_Given instruction 1:_ In the regression post below, shorten the paragraph that begins "I know they are defined differently" to two sentences, keeping its main points.
_Given instruction 2:_ According to the regression post below, what benefit could the second approach offer on a very large dataset?
BEGIN Provided text
0

What's the intuitive difference between logistic regression of $P(Y|X)$ on the dataset

X1 X2 Y
0  0  0
1  0  0
1  0  1
0  1  0
0  1  0
0  1  0
0  1  1
1  1  1

and a weighted linear regression on

X1 X2 Y    w
0  0  0    1 
1  0  0.5  2
0  1  0.25 4
1  1  1    2

I know they are defined differently, and I feel like the second approach is probably kind of "wrong" philosophically, however for a very large dataset, it could be very beneficial computationally. I'm more asking for a feel of how big of a tradeoff this would make from a practical point of view, and how different the classifiers would be in practice.
END Provided text
BEGIN Listed records
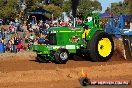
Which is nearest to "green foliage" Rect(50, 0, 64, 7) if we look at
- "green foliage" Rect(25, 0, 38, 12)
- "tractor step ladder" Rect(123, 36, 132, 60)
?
"green foliage" Rect(25, 0, 38, 12)

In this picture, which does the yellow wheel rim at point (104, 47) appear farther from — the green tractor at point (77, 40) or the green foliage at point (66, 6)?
the green foliage at point (66, 6)

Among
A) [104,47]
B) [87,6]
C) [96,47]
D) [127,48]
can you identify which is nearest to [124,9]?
[87,6]

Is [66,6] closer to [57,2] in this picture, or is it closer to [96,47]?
[57,2]

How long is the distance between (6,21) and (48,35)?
20876 millimetres

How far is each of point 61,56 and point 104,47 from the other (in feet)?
7.56

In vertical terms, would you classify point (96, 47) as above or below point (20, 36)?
A: above

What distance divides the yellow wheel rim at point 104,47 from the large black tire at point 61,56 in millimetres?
1642

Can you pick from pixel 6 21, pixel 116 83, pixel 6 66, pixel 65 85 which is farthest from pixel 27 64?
pixel 6 21

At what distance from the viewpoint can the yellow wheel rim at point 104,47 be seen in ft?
53.7

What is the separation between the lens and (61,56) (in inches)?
606

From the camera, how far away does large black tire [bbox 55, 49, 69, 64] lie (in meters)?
15.3

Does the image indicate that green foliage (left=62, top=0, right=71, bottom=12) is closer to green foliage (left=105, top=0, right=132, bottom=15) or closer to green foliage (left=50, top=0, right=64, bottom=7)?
green foliage (left=50, top=0, right=64, bottom=7)

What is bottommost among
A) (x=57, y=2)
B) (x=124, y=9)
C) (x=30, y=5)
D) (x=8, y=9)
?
(x=124, y=9)

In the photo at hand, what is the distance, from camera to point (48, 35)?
16.2 metres
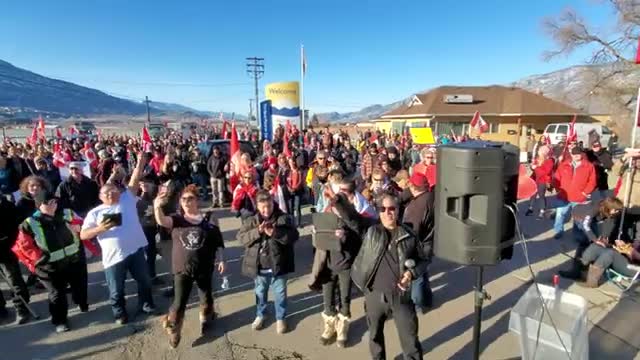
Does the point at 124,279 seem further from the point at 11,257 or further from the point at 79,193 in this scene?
the point at 79,193

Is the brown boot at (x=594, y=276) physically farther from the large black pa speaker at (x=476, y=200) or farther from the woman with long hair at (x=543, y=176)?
the woman with long hair at (x=543, y=176)

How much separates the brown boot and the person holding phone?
5.74 m

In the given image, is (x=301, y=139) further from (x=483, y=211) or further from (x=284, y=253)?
(x=483, y=211)

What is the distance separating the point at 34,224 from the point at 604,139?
30.3m

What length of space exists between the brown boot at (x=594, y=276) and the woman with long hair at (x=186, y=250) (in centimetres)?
489

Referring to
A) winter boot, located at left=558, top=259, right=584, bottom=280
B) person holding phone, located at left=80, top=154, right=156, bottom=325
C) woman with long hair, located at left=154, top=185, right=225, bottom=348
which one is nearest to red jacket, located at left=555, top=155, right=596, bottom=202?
winter boot, located at left=558, top=259, right=584, bottom=280

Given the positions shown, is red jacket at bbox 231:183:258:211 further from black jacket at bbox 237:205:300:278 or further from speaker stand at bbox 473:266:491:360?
speaker stand at bbox 473:266:491:360

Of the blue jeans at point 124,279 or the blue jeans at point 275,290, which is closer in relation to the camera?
the blue jeans at point 275,290

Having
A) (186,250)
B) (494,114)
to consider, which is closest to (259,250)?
(186,250)

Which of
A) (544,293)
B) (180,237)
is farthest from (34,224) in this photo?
(544,293)

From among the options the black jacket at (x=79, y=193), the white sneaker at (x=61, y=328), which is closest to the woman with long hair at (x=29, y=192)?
the black jacket at (x=79, y=193)

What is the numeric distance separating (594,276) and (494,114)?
2977cm

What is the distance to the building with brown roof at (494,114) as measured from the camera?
3100 cm

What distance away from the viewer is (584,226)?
18.2 feet
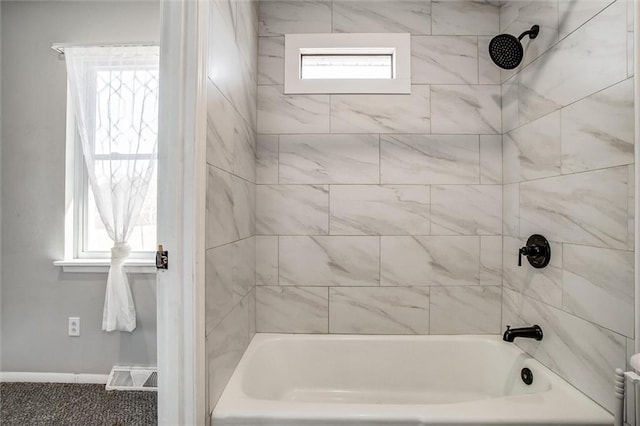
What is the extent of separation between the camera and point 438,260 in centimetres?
186

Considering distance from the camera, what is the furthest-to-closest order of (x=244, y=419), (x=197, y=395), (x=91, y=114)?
1. (x=91, y=114)
2. (x=244, y=419)
3. (x=197, y=395)

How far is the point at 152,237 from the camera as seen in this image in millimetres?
2330

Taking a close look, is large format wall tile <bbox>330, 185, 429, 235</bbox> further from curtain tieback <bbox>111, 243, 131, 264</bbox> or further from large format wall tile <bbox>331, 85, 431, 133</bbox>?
Answer: curtain tieback <bbox>111, 243, 131, 264</bbox>

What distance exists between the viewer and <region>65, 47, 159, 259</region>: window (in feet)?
7.23

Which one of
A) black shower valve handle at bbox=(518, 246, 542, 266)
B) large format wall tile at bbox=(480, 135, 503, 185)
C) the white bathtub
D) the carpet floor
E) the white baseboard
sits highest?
large format wall tile at bbox=(480, 135, 503, 185)

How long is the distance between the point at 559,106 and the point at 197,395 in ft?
5.85

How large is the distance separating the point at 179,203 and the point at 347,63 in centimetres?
146

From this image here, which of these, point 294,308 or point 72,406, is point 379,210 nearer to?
point 294,308

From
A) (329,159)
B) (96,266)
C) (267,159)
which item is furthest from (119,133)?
(329,159)

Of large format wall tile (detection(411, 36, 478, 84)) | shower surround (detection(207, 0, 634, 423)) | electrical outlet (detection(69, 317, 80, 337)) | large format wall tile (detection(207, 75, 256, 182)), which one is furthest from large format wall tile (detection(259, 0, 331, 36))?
electrical outlet (detection(69, 317, 80, 337))

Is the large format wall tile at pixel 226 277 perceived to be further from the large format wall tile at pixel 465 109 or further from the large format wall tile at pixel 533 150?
the large format wall tile at pixel 533 150

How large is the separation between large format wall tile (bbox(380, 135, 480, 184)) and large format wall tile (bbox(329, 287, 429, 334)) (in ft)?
2.14

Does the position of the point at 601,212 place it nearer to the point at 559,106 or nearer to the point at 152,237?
the point at 559,106

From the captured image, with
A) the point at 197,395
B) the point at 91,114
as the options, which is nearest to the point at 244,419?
the point at 197,395
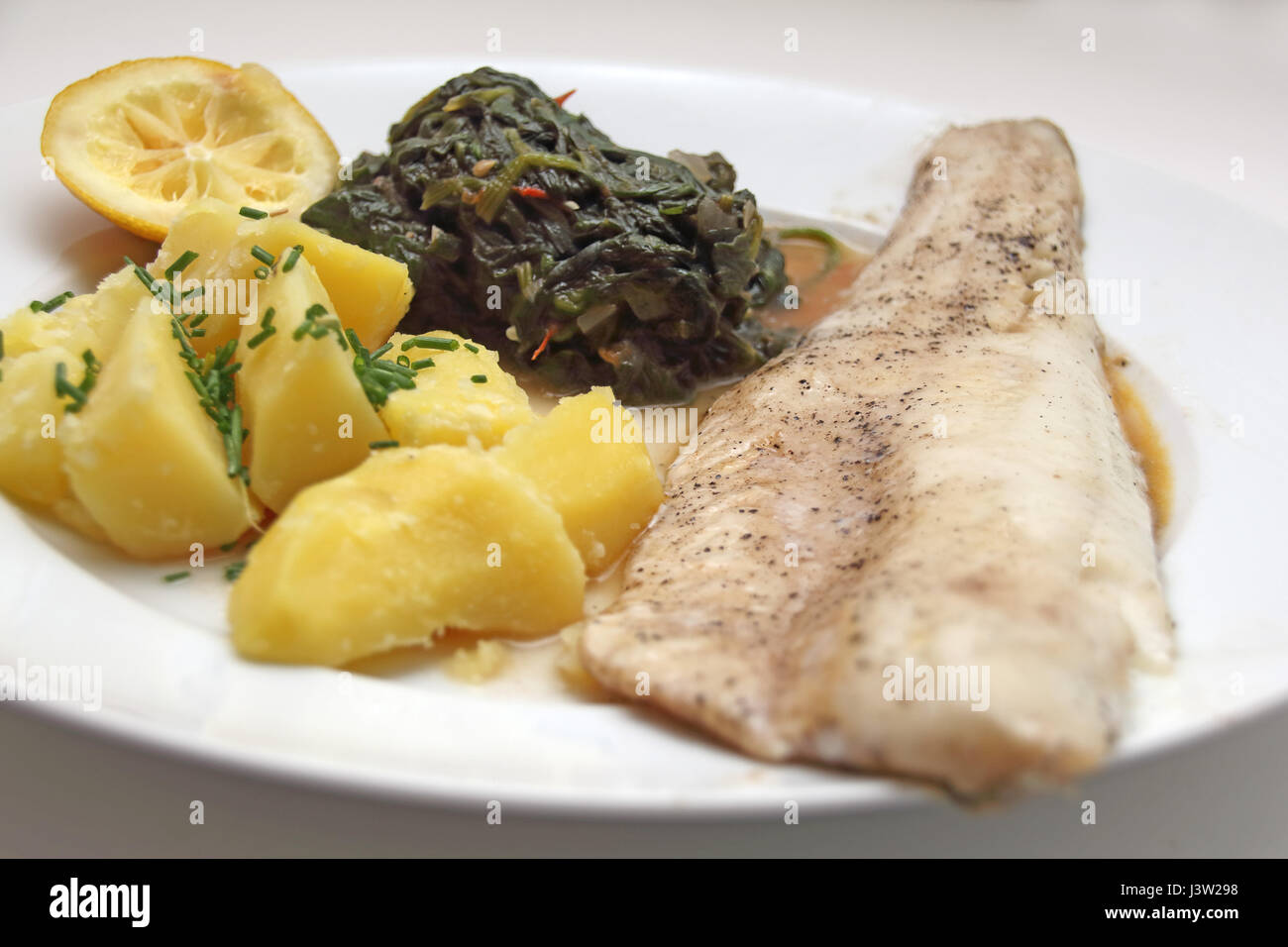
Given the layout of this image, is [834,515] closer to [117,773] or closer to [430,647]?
[430,647]

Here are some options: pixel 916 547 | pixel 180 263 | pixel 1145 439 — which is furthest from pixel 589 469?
pixel 1145 439

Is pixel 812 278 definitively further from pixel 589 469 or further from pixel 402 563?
pixel 402 563

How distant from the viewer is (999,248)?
4.31m

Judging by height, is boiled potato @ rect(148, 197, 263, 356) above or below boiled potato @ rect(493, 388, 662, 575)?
above

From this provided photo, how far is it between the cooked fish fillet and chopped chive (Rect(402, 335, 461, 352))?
82cm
END Listed records
_Reply 1:_ The poster knows the two approaches are defined differently and suspects the second is philosophically "wrong," but notes it could be very beneficial computationally on a very large dataset. They want a practical sense of how big that tradeoff is and how different the resulting classifiers would be.

_Reply 2:_ It could be very beneficial computationally.